Track was laid to Honda by mid December 1898, although the viaduct across the Caņada Honda was not ready until the end of July 1899. Meanwhile, graders were at work further down the line, including the 811-foot tunnel near Sudden, so that once the viaduct at Honda was opened, track laying proceeded rapidly.

For several years, the company had been content to intermittently pursue the construction of the Coast Line from the north, extending it southward as conditions would permit. But in the spring of 1899, in order to hasten the completion of the Coast Line, it was decided to work from both ends of the gap.

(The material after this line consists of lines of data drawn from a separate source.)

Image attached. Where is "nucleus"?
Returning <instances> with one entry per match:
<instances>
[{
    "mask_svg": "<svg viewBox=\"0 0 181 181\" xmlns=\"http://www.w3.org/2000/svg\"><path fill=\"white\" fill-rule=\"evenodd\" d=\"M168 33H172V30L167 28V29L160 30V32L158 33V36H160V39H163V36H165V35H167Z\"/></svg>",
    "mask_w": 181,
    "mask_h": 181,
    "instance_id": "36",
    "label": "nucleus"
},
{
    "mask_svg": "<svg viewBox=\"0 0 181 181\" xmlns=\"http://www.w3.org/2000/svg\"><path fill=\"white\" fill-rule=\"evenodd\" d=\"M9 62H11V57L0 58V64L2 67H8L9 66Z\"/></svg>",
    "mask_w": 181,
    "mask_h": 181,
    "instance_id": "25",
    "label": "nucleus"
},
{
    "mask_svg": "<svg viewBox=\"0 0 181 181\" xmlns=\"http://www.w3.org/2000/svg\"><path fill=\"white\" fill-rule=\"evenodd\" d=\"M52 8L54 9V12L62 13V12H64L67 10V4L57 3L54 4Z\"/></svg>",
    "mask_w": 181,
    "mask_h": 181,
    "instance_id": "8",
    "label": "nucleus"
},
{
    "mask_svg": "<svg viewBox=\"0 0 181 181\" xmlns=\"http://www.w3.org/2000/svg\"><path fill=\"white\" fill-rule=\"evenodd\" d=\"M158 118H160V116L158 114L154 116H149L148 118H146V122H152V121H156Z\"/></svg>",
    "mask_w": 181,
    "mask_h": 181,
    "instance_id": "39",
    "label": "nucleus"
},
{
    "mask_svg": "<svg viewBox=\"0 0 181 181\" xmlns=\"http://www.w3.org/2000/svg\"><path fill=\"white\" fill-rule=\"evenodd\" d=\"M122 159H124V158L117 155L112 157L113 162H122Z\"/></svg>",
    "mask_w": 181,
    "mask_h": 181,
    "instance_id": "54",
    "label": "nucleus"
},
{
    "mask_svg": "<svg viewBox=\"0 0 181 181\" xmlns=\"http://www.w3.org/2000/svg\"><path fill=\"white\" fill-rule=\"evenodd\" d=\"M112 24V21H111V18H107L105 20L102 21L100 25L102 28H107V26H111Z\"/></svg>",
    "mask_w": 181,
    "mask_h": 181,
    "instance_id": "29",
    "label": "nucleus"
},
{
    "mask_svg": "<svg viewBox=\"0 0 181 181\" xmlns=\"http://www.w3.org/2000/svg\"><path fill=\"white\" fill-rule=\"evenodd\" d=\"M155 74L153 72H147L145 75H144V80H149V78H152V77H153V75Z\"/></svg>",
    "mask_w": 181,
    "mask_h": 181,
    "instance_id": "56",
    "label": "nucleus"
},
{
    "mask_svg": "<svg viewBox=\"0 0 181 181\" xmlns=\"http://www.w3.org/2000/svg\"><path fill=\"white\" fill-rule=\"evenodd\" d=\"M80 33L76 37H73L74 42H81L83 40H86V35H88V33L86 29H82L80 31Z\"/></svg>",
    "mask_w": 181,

On March 27, 1899, graders began work on an entirely new alignment that straightened out many of the curves on either side of the station at Ellwood before setting out into new territory in the direction of Gaviota. By October, there were over 1,000 men at work along the line engaged in filling some of the immense canyons draining into the sea and spanning others with large steel viaducts.

In January 1900, the 451-foot bridge across the canyon at Jalama Creek was completed, as was Tunnel 13, five miles west of Gaviota. On March 15, after a 12-year lapse, track laying from the south resumed at Ellwood. By April, Southern Pacific was accepting commercial freight as far south as Concepcion. In May the 661-foot Dos Pueblos Canyon Bridge was completed. By June 30, all that remained was a gap just shy of 18 miles between Cuarto Canyon and Gato Canyon.


Gaviota Trestle (photo courtesy Goleta Depot)

Work continued steadily. The 634-foot Alegria Canyon Viaduct was completed in September, and the 61-foot Refugio Creek Bridge in October. The 541-foot Arroyo Hondo Bridge was finished on December 30, 1900, the last rail was laid, and the last spike driven about one mile east of Gaviota.

The line was not opened immediately for service. Track had to be ballasted and surfaced, buildings and water facilities erected, and a multitude of other details worked out before operations could commence.

On Sunday, March 31, 1901, more than thirty-six years since the first rails were laid in San Francisco, the goal of linking Los Angeles and San Francisco by rail via the Coast Line had finally been achieved. It had been a long time coming, and the coastal counties that the completed line served now looked forward to a prosperous new era.

Southern Pacific, however, was far from through with its Coast Line construction work. Once the Coast Line was completed and through trains were running, it was quickly realized that the route had a number of physical limitations that prevented the exploitation of the line to the fullest extent. The main projects to ease the entry to the San Fernando Valley, the Santa Susana Tunnel and Montalvo Cutoff, would come later."